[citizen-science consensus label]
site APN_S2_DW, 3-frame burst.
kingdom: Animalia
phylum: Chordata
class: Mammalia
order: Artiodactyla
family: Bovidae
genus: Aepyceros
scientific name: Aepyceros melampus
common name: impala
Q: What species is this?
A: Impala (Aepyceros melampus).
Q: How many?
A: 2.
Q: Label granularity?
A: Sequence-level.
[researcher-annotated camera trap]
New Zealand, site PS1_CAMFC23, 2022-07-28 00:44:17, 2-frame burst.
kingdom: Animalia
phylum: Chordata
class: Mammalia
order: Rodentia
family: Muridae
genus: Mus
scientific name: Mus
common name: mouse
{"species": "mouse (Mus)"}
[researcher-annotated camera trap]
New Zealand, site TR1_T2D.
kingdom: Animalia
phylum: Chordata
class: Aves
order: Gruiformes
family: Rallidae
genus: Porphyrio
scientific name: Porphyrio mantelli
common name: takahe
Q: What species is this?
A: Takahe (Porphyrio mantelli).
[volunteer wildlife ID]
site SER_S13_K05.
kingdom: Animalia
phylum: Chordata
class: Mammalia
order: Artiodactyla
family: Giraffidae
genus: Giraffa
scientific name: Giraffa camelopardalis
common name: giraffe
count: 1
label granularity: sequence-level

□ □ □

= What to work on =
Look through the material above for "Zealand" and copy the lines that have it.

= Expected output =
New Zealand, site PS1_CAMFC23, 2022-07-28 00:44:17, 2-frame burst.
New Zealand, site TR1_T2D.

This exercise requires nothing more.